Budget cuts five years ago vaporized a county office devoted to tracking and recruiting minority-owned and small businesses to bid for county contracts. Now Democrats, who retained control of the Hamilton County Commission in January, hope to revive the office later this year.
Small and diverse local businesses have likely missed out on the chance to compete for county government contracts over the last five years, critics like Gene Ellington, who runs an economic and inclusion consulting firm in Cincinnati, said.
“It suggests that diversity and inclusion was not a top priority,” Ellington said of the county commission’s decision to phase out a minority contracting office in 2012. “The county has opportunities now to create an inclusive program that would allow minority-owned and small businesses to participate in some major projects that it has going on.”

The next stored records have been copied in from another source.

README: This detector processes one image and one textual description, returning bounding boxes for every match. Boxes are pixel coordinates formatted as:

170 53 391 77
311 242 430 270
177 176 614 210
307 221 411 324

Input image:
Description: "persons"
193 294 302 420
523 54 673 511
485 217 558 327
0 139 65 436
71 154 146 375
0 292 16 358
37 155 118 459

Ellington believes now is a crucial time for the county to ramp up its diversity and inclusion efforts when it comes to contracting. A new coroner’s office and the $3 billion overhaul of the local sewer system means local businesses have a lot of county money – and contracts – to compete for in the coming years.
Little is known about how many diverse businesses the county uses for purchasing or construction projects. The county hasn’t consistently tracked its use of small, minority- or women-owned businesses in recent years since the office – then called the Office of Small Business Development -- folded.
Efforts to promote county government contract opportunities to small or minority-owned business have dwindled in recent years, said Jeff Aluotto, the Hamilton County administrator.
That could impact how many businesses, overall, compete for the county’s government dollar on every purchase from office supplies to new construction.
When more businesses compete for contracts it can translate to more competitive pricing for local taxpayers.
“It’s just good business,” Aluotto said. “Any business wants to make sure that the number of contractors who know how to do business with your entity is robust as possible.”
Certain county-backed projects have tracked minority-owned and small business use. For example, the county partners with the city, which has an inclusion policy for contracts, on The Banks project.
But Ellington believes if the county ramped up efforts, it could be using just as many minority, women and small businesses as Cincinnati does for projects.
Last week, Cincinnati Mayor John Cranley announced the city awarded more than 17 percent of its contracts in 2016 to minority enterprises. Women-owned businesses earned 7.5 percent of the city’s contracts last year.
That turnaround came just a year after city leaders vowed to award more contracts to minority-owned businesses and roughly two years after they created an economic inclusion director position.
“The city is a pretty good example of how you can do this and do it well,” Hamilton County Commissioner Denise Driehaus said.
Driehaus said a diversity and inclusion office will be funded in this year’s revised county budget, which will be ready by March 31, but did not have a cost estimate for establishing the office available yet. She wants to see a full-time employee run the office, which will focus on diversity efforts with contracting as well as the county’s workforce and volunteer boards.
“We’re trying to diversify everything that we come into contact with,” Driehaus said in an interview with WCPO. “Can we do better here? It’s a very broad strategy.”